Some 7-Eleven convenience stores across the country, including Texas and California, have begun to use roaring classical and opera music as a deterrent to homeless people camping out in front of their storefronts.

According to one Texas 7-Eleven owner, the goal is to discourage homeless people from loitering and harassing customers. Some customers support the music, while others are annoyed by it.

Despite multiple noise complaints from blasting classical music, the store’s owner, Jagat Patel, claims no one from the Austin Police Department has shown up. He is unsure whether the actual decibel level is within city ordinance, but he told FOX 7 that he intends to reduce volume.

According to Patel, the homeless population has been a major issue.

“Especially a lot of my female customers and my young customers are scared to come here, because there are people constantly hanging out in the parking lot soliciting for money,” he explained.

He claims he had to hire a professional to clean up the needles. Others who work nearby claim that homeless people have attacked them.

“I have to carry this big old knife with me just to defend myself, it’s sad that you have to do that,” a nearby worker, Joe Miranda, told Fox 7.

Patel says he began playing the music about 10 days ago and got the idea after seeing other store owners across the country do the same.

“According to studies, classical music is irritating.

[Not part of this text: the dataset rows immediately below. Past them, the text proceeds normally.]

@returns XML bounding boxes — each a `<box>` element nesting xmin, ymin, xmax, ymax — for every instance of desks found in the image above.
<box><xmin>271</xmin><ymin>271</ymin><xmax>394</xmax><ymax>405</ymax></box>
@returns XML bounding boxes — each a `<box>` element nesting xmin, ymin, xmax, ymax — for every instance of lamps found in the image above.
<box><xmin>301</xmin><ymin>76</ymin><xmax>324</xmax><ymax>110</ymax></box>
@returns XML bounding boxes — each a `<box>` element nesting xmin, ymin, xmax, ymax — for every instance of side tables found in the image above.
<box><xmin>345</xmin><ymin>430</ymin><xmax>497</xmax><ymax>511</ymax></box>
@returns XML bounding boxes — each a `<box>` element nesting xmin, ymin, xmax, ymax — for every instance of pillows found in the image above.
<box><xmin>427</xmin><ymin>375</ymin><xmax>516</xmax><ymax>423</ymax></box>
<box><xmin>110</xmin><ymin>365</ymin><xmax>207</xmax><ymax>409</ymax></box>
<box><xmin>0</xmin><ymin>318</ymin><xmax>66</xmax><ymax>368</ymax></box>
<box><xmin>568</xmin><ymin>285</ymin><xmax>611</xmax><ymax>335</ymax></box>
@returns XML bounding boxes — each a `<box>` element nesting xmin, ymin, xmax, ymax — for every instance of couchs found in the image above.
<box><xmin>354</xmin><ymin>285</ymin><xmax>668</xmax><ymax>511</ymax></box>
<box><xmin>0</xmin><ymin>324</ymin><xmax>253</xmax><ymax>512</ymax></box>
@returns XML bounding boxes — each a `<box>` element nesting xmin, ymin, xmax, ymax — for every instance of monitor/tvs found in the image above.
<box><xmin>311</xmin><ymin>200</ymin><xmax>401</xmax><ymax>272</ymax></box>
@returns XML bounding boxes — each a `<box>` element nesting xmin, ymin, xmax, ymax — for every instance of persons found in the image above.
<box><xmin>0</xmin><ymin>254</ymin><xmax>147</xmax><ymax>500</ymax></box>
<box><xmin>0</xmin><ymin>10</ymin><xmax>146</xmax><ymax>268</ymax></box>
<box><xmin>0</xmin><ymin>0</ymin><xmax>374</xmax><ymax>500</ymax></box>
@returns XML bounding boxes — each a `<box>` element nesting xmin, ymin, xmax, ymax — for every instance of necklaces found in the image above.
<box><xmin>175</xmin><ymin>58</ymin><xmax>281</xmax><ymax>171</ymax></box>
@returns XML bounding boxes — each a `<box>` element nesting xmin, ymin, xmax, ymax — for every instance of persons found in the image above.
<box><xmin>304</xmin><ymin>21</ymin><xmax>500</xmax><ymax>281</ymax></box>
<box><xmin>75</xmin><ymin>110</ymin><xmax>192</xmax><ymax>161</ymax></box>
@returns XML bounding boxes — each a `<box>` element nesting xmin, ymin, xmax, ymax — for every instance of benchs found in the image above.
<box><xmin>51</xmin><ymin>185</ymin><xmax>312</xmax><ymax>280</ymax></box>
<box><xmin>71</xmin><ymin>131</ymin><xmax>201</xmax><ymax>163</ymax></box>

Opera is vexing, and I’m assuming they’re correct because it’s functional “He stated.

Patel and other nearby businesses have noticed a difference since they began playing classical and opera music.

“Now since they’ve had this music going on, we have less traffic down with the homeless out here,” Joe Miranda, a local business owner, told Fox 7.

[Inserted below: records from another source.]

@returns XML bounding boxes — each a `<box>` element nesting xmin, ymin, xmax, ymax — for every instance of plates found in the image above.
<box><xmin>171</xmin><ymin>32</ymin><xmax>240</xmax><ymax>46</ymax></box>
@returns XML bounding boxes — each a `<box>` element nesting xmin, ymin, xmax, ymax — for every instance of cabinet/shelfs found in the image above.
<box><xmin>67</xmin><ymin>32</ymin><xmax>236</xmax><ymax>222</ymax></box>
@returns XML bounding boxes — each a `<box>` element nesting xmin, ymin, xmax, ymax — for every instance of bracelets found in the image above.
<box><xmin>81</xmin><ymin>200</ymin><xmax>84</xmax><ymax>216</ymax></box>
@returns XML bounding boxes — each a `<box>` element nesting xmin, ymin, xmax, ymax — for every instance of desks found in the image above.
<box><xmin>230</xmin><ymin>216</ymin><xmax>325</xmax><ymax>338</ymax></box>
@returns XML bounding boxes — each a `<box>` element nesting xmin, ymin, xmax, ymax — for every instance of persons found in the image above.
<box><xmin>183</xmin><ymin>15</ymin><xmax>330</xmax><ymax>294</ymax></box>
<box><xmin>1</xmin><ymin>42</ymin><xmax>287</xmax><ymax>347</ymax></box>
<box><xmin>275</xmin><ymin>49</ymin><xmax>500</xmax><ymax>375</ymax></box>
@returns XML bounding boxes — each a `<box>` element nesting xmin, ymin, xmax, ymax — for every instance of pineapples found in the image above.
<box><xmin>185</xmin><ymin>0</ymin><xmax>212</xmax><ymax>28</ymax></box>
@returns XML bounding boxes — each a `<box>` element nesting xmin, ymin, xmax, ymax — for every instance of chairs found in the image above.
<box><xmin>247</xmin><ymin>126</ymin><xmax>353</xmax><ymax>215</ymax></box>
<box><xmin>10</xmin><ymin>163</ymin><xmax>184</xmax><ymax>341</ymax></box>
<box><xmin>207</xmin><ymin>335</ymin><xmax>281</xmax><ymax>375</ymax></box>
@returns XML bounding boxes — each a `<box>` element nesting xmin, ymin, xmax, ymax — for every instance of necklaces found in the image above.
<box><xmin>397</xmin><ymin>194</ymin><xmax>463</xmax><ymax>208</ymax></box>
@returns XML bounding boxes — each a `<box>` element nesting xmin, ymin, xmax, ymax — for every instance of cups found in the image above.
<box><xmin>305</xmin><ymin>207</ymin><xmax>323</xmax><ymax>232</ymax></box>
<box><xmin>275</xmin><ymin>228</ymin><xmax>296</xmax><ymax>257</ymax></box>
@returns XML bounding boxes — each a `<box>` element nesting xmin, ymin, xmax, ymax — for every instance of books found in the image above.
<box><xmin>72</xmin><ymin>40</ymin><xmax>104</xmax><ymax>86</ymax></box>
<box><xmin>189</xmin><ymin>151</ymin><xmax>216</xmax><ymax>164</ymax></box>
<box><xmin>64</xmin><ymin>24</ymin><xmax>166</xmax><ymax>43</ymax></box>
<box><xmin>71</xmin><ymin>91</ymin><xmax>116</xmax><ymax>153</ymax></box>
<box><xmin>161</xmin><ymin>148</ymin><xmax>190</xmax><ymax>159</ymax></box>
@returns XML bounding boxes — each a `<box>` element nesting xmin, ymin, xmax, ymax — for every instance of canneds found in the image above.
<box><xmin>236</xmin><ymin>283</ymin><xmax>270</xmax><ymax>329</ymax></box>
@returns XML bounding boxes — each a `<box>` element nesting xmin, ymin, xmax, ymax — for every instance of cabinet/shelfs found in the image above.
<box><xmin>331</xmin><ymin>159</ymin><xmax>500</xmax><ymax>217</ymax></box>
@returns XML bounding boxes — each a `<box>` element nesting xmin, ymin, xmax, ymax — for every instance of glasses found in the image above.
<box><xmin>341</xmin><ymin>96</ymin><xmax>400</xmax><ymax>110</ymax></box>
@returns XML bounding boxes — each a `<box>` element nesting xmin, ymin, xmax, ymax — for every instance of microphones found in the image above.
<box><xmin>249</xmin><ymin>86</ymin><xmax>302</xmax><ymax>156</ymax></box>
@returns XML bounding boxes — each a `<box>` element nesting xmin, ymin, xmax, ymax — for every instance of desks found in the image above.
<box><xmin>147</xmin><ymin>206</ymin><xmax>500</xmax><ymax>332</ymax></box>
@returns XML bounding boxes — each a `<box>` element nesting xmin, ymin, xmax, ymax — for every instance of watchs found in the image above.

Miranda believes it is the best solution.

“It’s helping out, it’s not annoying to us because it doesn’t bother us, but it bothers probably them because they’re doing drugs,” he explained.

Others disagree, describing the music as “obnoxious” while out shopping or filling up the gas tank.

“I believe, just talk to them, and ask them not to hang around, or not to live around, whatever, I think that’s the best solution,” said Frederick Carter, a neighbor.

He claims to have begun visiting another nearby 7-Eleven store that does not have music playing.

“This music is not very good, it’s loud, it’s obnoxious to me, I don’t like it, you can hear it a long ways off, it’s very disturbing,” he said.

Texas convenience stores aren’t the only ones playing Mozart, Bach, and Beethoven, with California 7-Elevens following suit.

In Los Angeles, California, 7-Eleven owners began playing classical music to help employees and customers alike feel safe in the midst of the city’s ongoing homelessness crisis.

Sukhi Sandhu, the owner of a California 7-Eleven, told The Modesto Bee that he started playing opera and classical music last year to drive out panhandlers and other loiterers from the convenience store.

“Once the music started, the riffraff left,” Manuel Souza told the local paper. “It’s hard to hang out and gossip and joke around.”